» **What the task asks**
Return all of the data exactly as written, without the pictures.

» **Items from a dataset**

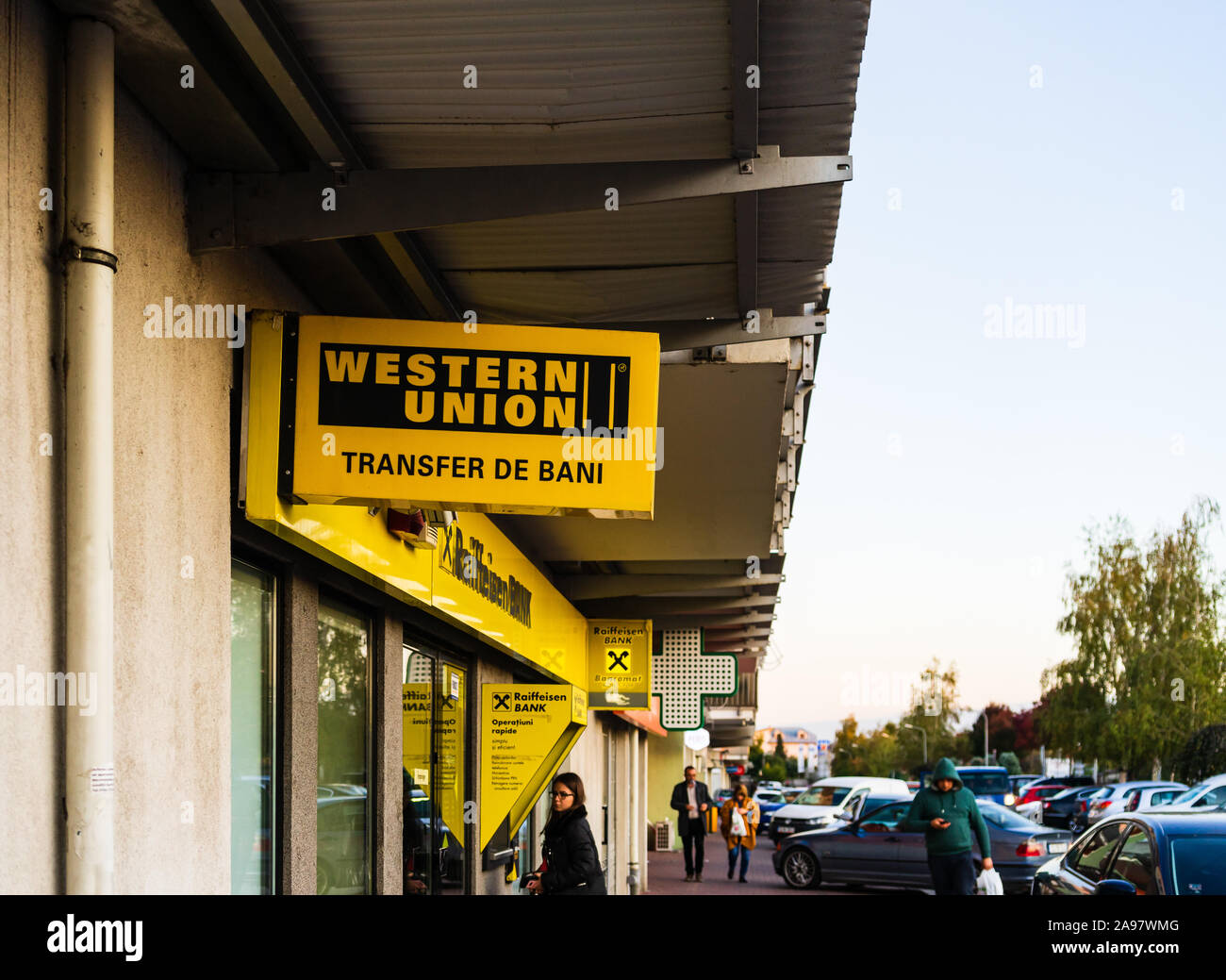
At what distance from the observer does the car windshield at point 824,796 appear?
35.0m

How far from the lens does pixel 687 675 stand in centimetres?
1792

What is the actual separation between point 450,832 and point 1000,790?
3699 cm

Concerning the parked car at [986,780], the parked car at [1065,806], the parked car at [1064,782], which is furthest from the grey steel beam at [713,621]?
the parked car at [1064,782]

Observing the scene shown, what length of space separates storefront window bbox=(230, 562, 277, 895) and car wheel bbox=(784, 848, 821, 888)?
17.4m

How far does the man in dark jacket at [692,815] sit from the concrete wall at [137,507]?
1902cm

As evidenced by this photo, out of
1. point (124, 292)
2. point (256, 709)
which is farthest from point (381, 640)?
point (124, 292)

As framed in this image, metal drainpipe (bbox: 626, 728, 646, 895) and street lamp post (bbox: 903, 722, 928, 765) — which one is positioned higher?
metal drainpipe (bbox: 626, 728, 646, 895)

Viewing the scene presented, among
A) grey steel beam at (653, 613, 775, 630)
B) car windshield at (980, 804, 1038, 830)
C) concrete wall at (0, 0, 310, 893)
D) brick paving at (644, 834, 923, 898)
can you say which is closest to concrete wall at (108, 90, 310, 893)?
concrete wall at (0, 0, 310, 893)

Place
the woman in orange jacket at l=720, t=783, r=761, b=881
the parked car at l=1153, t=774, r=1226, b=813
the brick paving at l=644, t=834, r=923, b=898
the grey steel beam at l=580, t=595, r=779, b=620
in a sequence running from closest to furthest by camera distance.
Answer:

» **Answer to the exercise**
At what distance from the observer does the car windshield at point 824,796 appear?
35.0m

How far from the lens does pixel 687 675 stand in centimetres?
1792

What is the actual separation between point 450,832 and point 1000,790?
3699 cm

Concerning the parked car at [986,780], the parked car at [1065,806], the parked car at [1064,782], which is furthest from the grey steel beam at [713,621]?
the parked car at [1064,782]

Observing the scene shown, what length of space separates storefront window bbox=(230, 562, 277, 895) and car wheel bbox=(784, 848, 821, 888)?
17.4m

How far does the man in dark jacket at [692,815] sit from the concrete wall at [137,507]?
1902cm

As evidenced by this photo, out of
1. point (124, 292)
2. point (256, 709)
which is farthest from point (381, 640)?
point (124, 292)

As framed in this image, metal drainpipe (bbox: 626, 728, 646, 895) and street lamp post (bbox: 903, 722, 928, 765) — which one is positioned higher?
metal drainpipe (bbox: 626, 728, 646, 895)

Viewing the scene presented, among
A) grey steel beam at (653, 613, 775, 630)
B) car windshield at (980, 804, 1038, 830)
C) concrete wall at (0, 0, 310, 893)
D) brick paving at (644, 834, 923, 898)
can you say which is closest to concrete wall at (108, 90, 310, 893)?
concrete wall at (0, 0, 310, 893)

Place
the woman in orange jacket at l=720, t=783, r=761, b=881
the parked car at l=1153, t=774, r=1226, b=813
the brick paving at l=644, t=834, r=923, b=898
the grey steel beam at l=580, t=595, r=779, b=620
in a sequence running from closest to furthest by camera distance.
Answer:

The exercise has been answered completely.